British aide-de-camp (1891 – 1968)

Vivian Francis Bulkeley-Johnson (15 January 1891 – 14 February 1968) was the aide-de-camp to Victor Cavendish, 9th Duke of Devonshire, the Governor General of Canada from 1916 to 1918. He served in the offices of the Imperial War Cabinet in World War I from 1918 to 1919, and in the Air Ministry from 1919 to 1922.

==Early life==
Bulkeley-Johnson, who was affectionately known as BJ, was born on 15 January 1891 in Belgravia, England. He was the only son born to Francis Head Bulkeley-Johnson, an English barrister, and Helen Percy Stoughton.

His maternal grandparents were Charles William Stoughton of Ballynoe in County Kerry, Ireland, and Percy Georgina Laura (née Gosset) Stoughton.
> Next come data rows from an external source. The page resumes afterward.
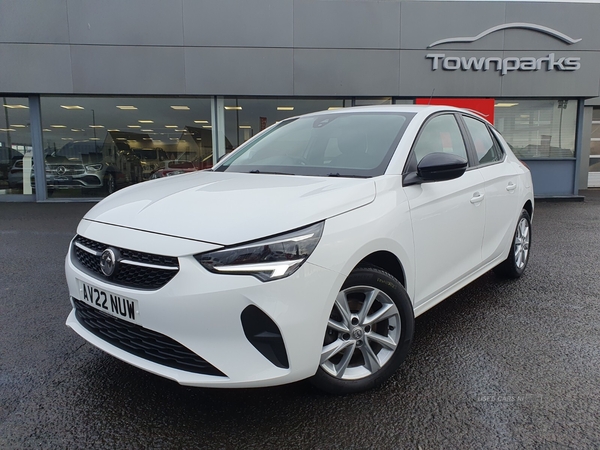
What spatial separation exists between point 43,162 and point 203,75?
4864 millimetres

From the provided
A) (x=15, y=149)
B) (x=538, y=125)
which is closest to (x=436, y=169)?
(x=538, y=125)

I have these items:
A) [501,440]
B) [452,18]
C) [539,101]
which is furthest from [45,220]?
[539,101]

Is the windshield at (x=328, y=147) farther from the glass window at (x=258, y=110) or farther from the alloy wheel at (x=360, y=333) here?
the glass window at (x=258, y=110)

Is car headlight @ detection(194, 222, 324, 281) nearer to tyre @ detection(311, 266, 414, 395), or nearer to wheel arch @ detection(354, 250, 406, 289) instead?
tyre @ detection(311, 266, 414, 395)

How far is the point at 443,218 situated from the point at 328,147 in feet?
2.96

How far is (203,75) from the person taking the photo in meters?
Result: 11.2

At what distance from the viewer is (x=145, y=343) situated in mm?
2080

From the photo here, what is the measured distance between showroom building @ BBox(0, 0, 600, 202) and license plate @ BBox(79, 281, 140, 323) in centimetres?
985

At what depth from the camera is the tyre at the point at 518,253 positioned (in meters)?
4.25

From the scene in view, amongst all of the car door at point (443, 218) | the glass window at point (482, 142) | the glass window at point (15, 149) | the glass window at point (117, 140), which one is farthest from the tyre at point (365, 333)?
the glass window at point (15, 149)

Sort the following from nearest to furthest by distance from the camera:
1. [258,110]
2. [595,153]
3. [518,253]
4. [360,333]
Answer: [360,333], [518,253], [258,110], [595,153]

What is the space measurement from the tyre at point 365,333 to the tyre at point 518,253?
227cm

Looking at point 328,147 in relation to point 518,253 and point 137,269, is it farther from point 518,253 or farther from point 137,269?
point 518,253

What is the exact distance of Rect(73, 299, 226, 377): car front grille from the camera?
1.97m
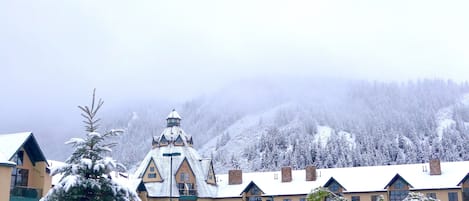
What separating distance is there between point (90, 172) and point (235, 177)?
60168 mm

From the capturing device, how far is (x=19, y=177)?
4500cm

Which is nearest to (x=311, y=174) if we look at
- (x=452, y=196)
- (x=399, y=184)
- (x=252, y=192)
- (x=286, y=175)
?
(x=286, y=175)

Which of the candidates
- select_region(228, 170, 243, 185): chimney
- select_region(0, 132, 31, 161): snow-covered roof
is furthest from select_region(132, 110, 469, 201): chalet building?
select_region(0, 132, 31, 161): snow-covered roof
His great-grandfather, Thomas Anthony Stoughton of Owlpen Park, was the High Sheriff of Gloucestershire.

Bulkeley-Johnson was educated at Eton College and Balliol College, Oxford.

==Career==
In 1912, he gazetted to the 2nd Battalion Rifle Brigade and then served in India from April 1914 to September 1914, followed by service on the Western Front in France during World War I, from November 1914 until March 1915, where he was wounded at Neuve-Chapelle on 10 March 1915, during the Battle of Neuve Chapelle in which it was captured, not for the first time, by the IV and I Indian Corps. Bulkeley-Johnson was gazetted Captain on 5 October 1915.

Following his recovery, he served at General Headquarters for the Home Forces from April to November 1916. From 1916 to 1918, he was one of three aide-de-camps who came from England. Bulkeley-Johnson, then 25, was aide-de-camp to Victor Cavendish, 9th Duke of Devonshire, the Governor General of Canada. He served in the offices of the Imperial War Cabinet for World War I from 1918 to 1919, and in the Air Ministry from 1919 to 1922.

From 1922 until 1930, he worked as the London agent for cotton merchants, and from 1930 until 1952, Bulkeley-Johnson, then a "distinguished-looking gentlemen with a disabled leg", was a banker in London where he looked after the charitable activities of the Rothschild Bank.

==Personal life==
On 11 June 1924, he married Siriol Penelope Diana Katherine Williams-Bulkeley, daughter of Sir Richard Williams-Bulkeley, 12th Baronet, who served as the Lord Lieutenant of Anglesey from 1896 until 1942, and Lady Magdalen Yorke. Siriol's maternal grandfather was Charles Yorke, 5th Earl of Hardwicke and her uncle was Albert Yorke, 6th Earl of Hardwicke, the bachelor Under-Secretary of State for India from 1900 to 1902. They divorced in 1947.

On 13 October 1949, he married the divorced American heiress, Cornelia Stuyvesant Vanderbilt in a brief ceremony at the Kensington registry office in London, and remained married to her until his death. Cornelia was the daughter of George Washington Vanderbilt II and Edith Stuyvesant Dresser and the mother of George Henry Vanderbilt Cecil and William Amherst Vanderbilt Cecil from her previous marriage to John Francis Amherst Cecil, the first secretary of the British Embassy in Washington, who was the son of Lord William Cecil and Mary Cecil, Baroness Amherst of Hackney.

From his second marriage, he became incredibly wealthy and lived in a four-story brick home in Kensington, and on a 240-acre farm in the village of Churchill northwest of Oxford, known as the Mount, where he "took an interest in inland waterways, running a company that operated boats on the Oxford and other canals". Bulkeley-Johnson died on 14 February 1968 in England.

===Legacy===
Bulkeley-Johnson was a collector of Chinese art which included a "series of ceramic wares ranging from the Neolithic period to the Ch'ing dynasty". Upon his death, he donated his collection to the Mount Trust Collection of Chinese Art at the Victoria and Albert Museum. A major part of his estate was given to his alma mater, Balliol College, which named its new accommodation building 'Staircase XXII' after him.